Prove by induction that $n!>2^n$ [duplicate]

Possible Duplicate:
Proof the inequality $n! \geq 2^n$ by induction

Prove by induction that $n!>2^n$ for all integers $n\ge4$.

I know that I have to start from the basic step, which is to confirm the above for $n=4$, being $4!>2^4$, which equals to $24>16$.

How do I continue though. I do not know how to develop the next step.

Thank you.

Solution 1:

Suppose that when $n=k$ $(k≥4)$, we have that $k!>2^k$.

Now, we have to prove that $(k+1)!>2^{k+1}$ when $n=(k+1) (k≥4)$.

$(k+1)! = (k+1)k! > (k+1)2^k$ (since $k!>2^k$)

That implies $(k+1)!>2^k \cdot 2$ (since $(k+1)>2$ because of $k$ is greater than or equal to $4$)

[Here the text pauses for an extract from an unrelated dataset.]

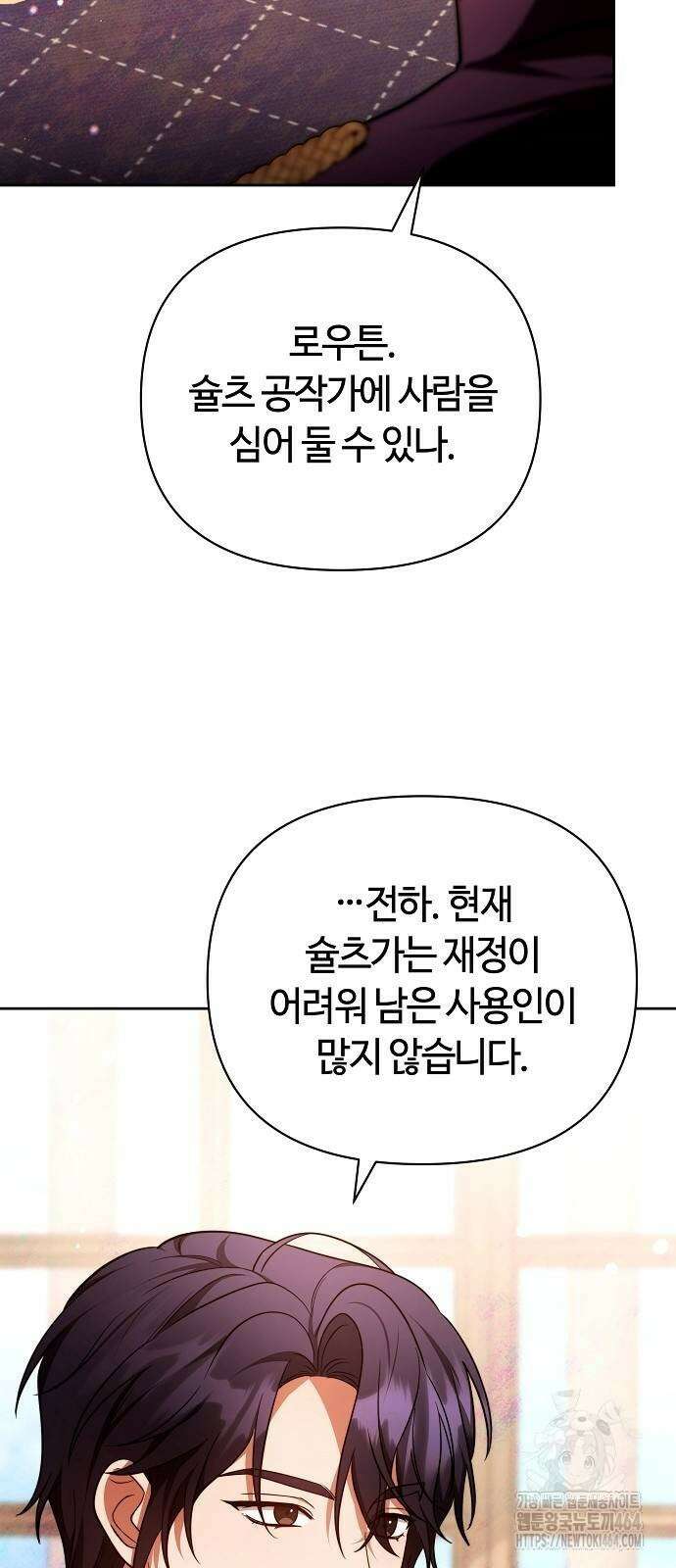 바라건대, 당신의 자비를 5화 90
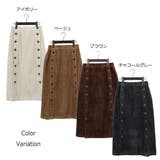 スカート タイト ロング | STYLEBLOCK | 詳細画像2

Therefore, $(k+1)!>2^{k+1}$

Finally, we may conclude that $n!>2^n$ for all integers $n≥4$

Solution 2:

Here's a suggestion. We have that $(n+1)! = (n+1)n!$ and $2^{n+1} = 2\cdot 2^n$. Then, if we know that $n! > 2^n$, and we multiply $n!$ by $n+1$ and $2^n$ by $2$, can you work out what will happen to the inequality?

Solution 3:

Guide: If $a>b>0$ and $c>d>0$, then we know that $ac>bd$. Now if we know $n!>2^n$ for some positive integer $n$, and we also know that $n+1>2$....

Solution 4:

Hint: prove inductively that a product is $> 1$ if each factor is $>1$. Apply that to the product $$\frac{n!}{2^n}\: =\: \frac{4!}{2^4} \frac{5}2 \frac{6}2 \frac{7}2\: \cdots\:\frac{n}2$$

This is a prototypical example of a proof employing multiplicative telescopy. Notice how much simpler the proof becomes after transforming into a form where the induction is obvious, namely: $\:$ a product is $>1$ if all factors are $>1$. Many inductive proofs reduce to standard inductions.